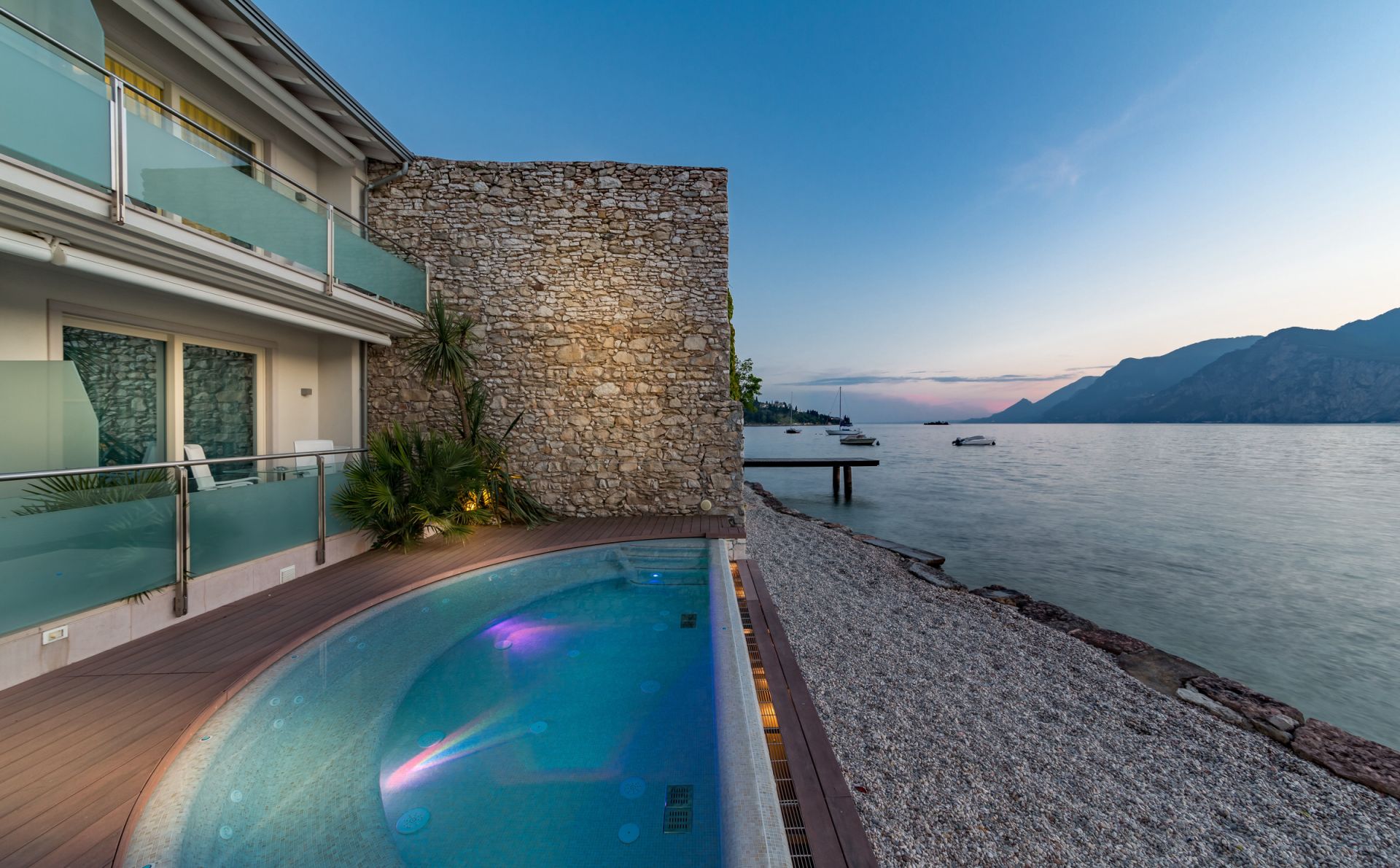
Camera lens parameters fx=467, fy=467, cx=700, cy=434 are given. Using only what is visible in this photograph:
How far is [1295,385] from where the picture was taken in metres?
49.6

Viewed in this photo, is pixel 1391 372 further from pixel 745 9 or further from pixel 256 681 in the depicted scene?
pixel 256 681

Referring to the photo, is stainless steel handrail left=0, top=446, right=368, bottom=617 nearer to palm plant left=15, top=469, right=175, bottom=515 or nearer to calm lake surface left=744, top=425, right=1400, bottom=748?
palm plant left=15, top=469, right=175, bottom=515

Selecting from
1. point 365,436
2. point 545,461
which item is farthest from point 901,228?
point 365,436

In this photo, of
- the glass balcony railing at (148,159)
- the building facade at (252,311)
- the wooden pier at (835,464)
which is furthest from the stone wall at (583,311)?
the wooden pier at (835,464)

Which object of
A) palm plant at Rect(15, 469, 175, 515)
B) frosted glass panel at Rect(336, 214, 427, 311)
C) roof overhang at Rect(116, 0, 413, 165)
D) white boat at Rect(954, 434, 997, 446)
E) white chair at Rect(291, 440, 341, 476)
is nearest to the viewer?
palm plant at Rect(15, 469, 175, 515)

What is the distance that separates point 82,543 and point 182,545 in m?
0.54

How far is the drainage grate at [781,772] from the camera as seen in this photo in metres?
1.69

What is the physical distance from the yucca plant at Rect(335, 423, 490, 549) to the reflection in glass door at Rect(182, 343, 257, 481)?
145 centimetres

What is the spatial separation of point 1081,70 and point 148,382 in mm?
17120

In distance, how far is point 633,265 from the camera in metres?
6.88

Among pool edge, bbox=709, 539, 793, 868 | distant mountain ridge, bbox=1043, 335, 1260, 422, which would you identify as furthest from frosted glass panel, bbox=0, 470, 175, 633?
distant mountain ridge, bbox=1043, 335, 1260, 422

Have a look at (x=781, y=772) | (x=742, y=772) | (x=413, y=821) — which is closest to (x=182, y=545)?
(x=413, y=821)

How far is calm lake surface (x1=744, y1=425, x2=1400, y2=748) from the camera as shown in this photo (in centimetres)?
562

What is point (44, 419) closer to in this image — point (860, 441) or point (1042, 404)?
point (860, 441)
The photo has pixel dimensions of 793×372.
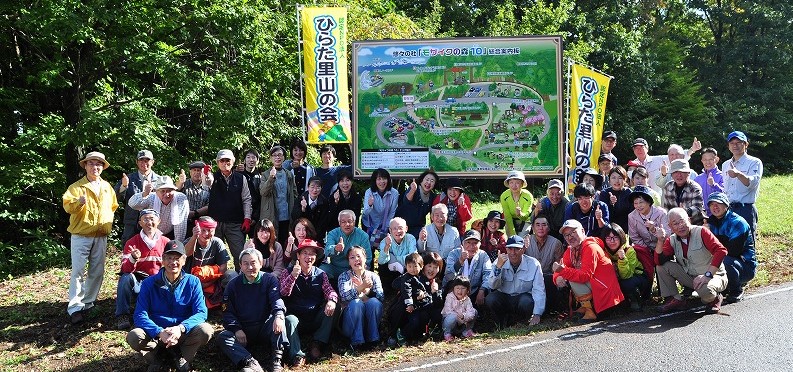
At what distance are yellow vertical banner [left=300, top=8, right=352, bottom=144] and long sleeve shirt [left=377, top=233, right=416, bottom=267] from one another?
2590 millimetres

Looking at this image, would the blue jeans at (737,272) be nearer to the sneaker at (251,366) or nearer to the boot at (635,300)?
the boot at (635,300)

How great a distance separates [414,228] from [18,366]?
202 inches

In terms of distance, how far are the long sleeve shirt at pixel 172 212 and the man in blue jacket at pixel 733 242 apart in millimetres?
6844

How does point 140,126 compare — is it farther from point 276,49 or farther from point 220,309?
point 220,309

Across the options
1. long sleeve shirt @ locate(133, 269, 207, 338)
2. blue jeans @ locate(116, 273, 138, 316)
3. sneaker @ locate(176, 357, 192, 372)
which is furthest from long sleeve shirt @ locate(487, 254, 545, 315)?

--*--

Copy out every one of the lines above word for word, but leave out the pictures.

§ Solution:
Camera lens parameters fx=467, fy=467, cx=700, cy=434 are given. Using only what is visible in this photograph:
How far is [1295,385] from where the picture was taken in metres?
49.6

Viewed in this photo, is pixel 1391 372 further from pixel 745 9 or further from pixel 256 681 in the depicted scene?
pixel 256 681

Referring to the photo, is stainless steel handrail left=0, top=446, right=368, bottom=617 nearer to palm plant left=15, top=469, right=175, bottom=515 or nearer to calm lake surface left=744, top=425, right=1400, bottom=748?
palm plant left=15, top=469, right=175, bottom=515

Selecting from
1. point 365,436
2. point 545,461
which item is farthest from point 901,228?
point 365,436

In this photo, of
- the glass balcony railing at (148,159)
- the building facade at (252,311)
- the wooden pier at (835,464)
which is furthest from the stone wall at (583,311)?
the wooden pier at (835,464)

Which object of
A) palm plant at Rect(15, 469, 175, 515)
B) frosted glass panel at Rect(336, 214, 427, 311)
C) roof overhang at Rect(116, 0, 413, 165)
D) white boat at Rect(954, 434, 997, 446)
E) white chair at Rect(291, 440, 341, 476)
is nearest to the viewer?
palm plant at Rect(15, 469, 175, 515)

What is the distance that separates point 82,543 and point 182,545 in m?
0.54

How far is the drainage grate at [781,772] from the camera as seen in this photo in metres?
1.69

What is the physical distance from the yucca plant at Rect(335, 423, 490, 549) to the reflection in glass door at Rect(182, 343, 257, 481)?
145 centimetres

What is the spatial separation of point 1081,70 and point 148,382 in mm?
17120

In distance, how far is point 633,265 from the camera in metres?
6.88

Among pool edge, bbox=709, 539, 793, 868 | distant mountain ridge, bbox=1043, 335, 1260, 422, which would you identify as furthest from frosted glass panel, bbox=0, 470, 175, 633?
distant mountain ridge, bbox=1043, 335, 1260, 422

Have a look at (x=781, y=772) | (x=742, y=772) | (x=413, y=821) — which is closest to (x=182, y=545)?
(x=413, y=821)

How far is calm lake surface (x1=744, y1=425, x2=1400, y2=748) from the camera as shown in this photo (in centimetres)?
562

What is point (44, 419) closer to in this image — point (860, 441) or point (1042, 404)?
point (860, 441)
The photo has pixel dimensions of 793×372.
At what distance are yellow vertical banner [left=300, top=8, right=352, bottom=144] and long sleeve shirt [left=377, top=233, right=416, bottom=267] from one another?
2590 millimetres

Looking at this image, would the blue jeans at (737,272) be nearer to the sneaker at (251,366) or nearer to the boot at (635,300)?
the boot at (635,300)

How great a distance separates [414,228] from [18,366]?
202 inches

In terms of distance, how far are the long sleeve shirt at pixel 172 212 and the man in blue jacket at pixel 733 242 apart in millimetres?
6844

How does point 140,126 compare — is it farther from point 276,49 or farther from point 220,309?
point 220,309

Across the options
1. long sleeve shirt @ locate(133, 269, 207, 338)
2. blue jeans @ locate(116, 273, 138, 316)
3. sneaker @ locate(176, 357, 192, 372)
which is furthest from long sleeve shirt @ locate(487, 254, 545, 315)?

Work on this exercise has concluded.